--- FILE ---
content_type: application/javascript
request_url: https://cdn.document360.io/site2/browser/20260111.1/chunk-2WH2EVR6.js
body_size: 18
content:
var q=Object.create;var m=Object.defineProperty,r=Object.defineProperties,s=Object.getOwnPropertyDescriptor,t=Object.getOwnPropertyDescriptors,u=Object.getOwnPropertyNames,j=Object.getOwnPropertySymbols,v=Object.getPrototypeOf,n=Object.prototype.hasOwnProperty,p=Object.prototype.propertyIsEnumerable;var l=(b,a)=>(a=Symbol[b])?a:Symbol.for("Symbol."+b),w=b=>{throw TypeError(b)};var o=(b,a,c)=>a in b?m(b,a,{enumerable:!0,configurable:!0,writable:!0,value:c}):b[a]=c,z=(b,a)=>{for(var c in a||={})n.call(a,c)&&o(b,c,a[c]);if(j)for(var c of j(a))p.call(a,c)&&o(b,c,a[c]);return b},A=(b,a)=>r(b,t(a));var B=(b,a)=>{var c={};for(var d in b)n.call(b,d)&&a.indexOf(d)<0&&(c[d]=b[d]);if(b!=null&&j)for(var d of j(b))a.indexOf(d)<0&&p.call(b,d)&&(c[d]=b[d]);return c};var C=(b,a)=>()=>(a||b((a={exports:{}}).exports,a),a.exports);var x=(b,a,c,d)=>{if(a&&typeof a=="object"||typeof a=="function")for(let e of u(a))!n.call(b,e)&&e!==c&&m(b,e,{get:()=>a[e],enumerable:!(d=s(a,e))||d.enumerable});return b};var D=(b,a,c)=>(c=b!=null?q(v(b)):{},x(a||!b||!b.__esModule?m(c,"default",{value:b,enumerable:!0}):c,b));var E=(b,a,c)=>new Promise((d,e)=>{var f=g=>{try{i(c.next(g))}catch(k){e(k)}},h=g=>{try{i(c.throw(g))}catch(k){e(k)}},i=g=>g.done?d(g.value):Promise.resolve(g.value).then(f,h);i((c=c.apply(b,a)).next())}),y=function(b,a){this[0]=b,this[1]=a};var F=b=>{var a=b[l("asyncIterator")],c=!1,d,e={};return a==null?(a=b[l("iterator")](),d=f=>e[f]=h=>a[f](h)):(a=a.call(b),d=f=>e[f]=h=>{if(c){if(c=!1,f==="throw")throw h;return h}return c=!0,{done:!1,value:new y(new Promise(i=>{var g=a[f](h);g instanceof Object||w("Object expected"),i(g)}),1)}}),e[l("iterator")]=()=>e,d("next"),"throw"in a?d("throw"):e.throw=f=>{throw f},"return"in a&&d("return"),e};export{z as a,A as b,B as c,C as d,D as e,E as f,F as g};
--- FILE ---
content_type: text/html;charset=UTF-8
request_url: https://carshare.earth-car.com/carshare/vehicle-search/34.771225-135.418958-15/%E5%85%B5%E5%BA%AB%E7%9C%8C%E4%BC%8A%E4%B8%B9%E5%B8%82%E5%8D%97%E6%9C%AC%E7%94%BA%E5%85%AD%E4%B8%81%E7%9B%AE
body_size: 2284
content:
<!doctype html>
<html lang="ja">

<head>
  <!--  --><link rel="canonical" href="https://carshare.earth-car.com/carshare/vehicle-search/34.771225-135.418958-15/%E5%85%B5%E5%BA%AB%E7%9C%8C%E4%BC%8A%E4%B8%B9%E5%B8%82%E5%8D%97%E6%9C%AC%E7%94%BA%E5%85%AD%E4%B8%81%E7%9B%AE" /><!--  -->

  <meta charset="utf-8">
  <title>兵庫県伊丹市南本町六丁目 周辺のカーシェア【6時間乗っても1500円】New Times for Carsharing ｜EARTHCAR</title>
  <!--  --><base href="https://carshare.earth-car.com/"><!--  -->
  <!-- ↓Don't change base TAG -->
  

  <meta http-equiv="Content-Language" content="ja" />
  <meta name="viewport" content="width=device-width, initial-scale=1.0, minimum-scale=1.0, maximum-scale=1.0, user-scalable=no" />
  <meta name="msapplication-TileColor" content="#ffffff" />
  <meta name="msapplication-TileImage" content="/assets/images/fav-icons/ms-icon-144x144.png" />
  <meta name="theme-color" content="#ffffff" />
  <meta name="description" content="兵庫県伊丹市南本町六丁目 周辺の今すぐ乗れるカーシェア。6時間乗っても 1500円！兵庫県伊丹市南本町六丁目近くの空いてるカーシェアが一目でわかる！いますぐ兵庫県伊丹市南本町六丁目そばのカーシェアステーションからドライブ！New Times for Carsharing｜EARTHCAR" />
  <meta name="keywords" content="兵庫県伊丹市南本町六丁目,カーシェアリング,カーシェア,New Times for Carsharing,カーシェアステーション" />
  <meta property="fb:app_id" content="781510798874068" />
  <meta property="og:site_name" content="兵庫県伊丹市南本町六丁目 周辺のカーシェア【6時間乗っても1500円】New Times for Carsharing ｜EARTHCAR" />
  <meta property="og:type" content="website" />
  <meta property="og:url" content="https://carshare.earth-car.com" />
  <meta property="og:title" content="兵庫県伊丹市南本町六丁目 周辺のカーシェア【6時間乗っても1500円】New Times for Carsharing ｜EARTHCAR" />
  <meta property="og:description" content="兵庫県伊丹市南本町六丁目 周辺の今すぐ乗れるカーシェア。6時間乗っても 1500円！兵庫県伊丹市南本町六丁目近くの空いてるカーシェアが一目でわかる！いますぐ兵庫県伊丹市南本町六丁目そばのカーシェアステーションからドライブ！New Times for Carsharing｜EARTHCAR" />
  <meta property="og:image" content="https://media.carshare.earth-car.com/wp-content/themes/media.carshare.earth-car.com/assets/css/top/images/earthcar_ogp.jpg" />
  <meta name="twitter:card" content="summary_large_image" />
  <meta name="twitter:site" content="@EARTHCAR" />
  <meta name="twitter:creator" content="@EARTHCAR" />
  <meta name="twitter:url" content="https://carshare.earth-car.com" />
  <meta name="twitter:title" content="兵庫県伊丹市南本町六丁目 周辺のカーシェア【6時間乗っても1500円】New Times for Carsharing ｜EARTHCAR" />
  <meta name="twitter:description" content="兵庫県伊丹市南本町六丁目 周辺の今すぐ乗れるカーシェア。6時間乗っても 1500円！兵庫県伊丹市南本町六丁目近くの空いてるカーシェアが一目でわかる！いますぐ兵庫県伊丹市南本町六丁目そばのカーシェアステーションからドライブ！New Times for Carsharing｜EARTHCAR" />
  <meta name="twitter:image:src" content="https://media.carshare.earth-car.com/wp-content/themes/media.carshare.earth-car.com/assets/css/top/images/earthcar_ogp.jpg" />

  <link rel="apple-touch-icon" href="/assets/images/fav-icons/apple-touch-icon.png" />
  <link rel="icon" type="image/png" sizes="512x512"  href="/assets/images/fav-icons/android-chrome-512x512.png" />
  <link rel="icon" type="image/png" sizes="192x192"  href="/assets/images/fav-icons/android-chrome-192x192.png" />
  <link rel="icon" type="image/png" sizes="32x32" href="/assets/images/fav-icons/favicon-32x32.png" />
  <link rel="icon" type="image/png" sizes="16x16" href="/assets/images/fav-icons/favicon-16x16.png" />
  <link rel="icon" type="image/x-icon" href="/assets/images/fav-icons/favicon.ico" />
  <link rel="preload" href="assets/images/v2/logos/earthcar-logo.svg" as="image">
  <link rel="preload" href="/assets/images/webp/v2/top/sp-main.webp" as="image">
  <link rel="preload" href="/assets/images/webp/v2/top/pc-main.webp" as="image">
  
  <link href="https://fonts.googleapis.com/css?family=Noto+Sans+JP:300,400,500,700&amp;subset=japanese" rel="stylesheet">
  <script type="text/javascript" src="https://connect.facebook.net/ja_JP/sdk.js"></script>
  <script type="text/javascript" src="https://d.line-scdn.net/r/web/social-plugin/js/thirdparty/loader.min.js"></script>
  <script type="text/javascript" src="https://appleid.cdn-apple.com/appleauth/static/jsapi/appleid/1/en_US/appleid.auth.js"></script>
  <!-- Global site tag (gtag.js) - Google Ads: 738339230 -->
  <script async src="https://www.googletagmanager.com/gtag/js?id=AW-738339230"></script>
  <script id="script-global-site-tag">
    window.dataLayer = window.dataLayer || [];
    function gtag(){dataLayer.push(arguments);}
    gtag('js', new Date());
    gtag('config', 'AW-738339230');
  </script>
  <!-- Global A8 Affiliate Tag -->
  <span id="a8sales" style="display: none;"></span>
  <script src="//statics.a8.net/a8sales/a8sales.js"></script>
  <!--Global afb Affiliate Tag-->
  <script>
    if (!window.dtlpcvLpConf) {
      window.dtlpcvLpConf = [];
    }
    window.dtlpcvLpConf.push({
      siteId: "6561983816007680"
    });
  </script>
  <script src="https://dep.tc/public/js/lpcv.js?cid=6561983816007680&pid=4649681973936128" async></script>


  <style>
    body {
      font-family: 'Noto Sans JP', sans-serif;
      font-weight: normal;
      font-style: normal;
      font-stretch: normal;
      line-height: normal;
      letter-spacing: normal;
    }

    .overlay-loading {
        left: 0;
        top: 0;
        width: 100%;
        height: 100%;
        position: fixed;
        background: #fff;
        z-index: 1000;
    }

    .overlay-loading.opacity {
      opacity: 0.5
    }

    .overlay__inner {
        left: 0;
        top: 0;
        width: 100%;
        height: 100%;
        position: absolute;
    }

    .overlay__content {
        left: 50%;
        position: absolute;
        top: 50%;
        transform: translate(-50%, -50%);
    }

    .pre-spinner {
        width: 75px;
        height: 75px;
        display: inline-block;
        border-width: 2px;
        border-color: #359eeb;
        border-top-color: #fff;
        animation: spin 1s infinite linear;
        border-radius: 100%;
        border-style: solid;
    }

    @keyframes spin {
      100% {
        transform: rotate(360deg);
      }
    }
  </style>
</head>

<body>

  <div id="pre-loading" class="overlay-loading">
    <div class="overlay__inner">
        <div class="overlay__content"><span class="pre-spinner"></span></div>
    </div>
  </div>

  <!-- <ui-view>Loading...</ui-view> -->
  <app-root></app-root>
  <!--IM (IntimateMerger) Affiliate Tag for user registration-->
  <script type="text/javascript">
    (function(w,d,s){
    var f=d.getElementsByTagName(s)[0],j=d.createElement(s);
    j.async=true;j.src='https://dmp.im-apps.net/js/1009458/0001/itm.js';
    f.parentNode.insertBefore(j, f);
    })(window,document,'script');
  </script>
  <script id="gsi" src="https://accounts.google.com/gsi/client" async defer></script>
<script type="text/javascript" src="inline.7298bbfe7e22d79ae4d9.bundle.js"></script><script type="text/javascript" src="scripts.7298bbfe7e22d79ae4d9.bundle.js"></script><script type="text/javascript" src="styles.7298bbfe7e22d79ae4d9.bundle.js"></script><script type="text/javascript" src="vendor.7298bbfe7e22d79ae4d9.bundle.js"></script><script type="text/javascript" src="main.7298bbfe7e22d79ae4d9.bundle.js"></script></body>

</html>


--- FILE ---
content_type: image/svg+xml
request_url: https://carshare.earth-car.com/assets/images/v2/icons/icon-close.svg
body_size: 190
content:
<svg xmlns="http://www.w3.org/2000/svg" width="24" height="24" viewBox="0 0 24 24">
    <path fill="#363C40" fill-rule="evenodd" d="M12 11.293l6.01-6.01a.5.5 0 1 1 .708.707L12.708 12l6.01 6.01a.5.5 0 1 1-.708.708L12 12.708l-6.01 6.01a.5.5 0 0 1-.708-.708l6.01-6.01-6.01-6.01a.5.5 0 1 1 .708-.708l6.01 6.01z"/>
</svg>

——————————

TASK REQUIREMENTS:
Each line with the word "inline" in the records above belongs in the result; copy all of them.

SOLUTION TO THE PROBLEM:
        display: inline-block;
<script type="text/javascript" src="inline.7298bbfe7e22d79ae4d9.bundle.js"></script><script type="text/javascript" src="scripts.7298bbfe7e22d79ae4d9.bundle.js"></script><script type="text/javascript" src="styles.7298bbfe7e22d79ae4d9.bundle.js"></script><script type="text/javascript" src="vendor.7298bbfe7e22d79ae4d9.bundle.js"></script><script type="text/javascript" src="main.7298bbfe7e22d79ae4d9.bundle.js"></script></body>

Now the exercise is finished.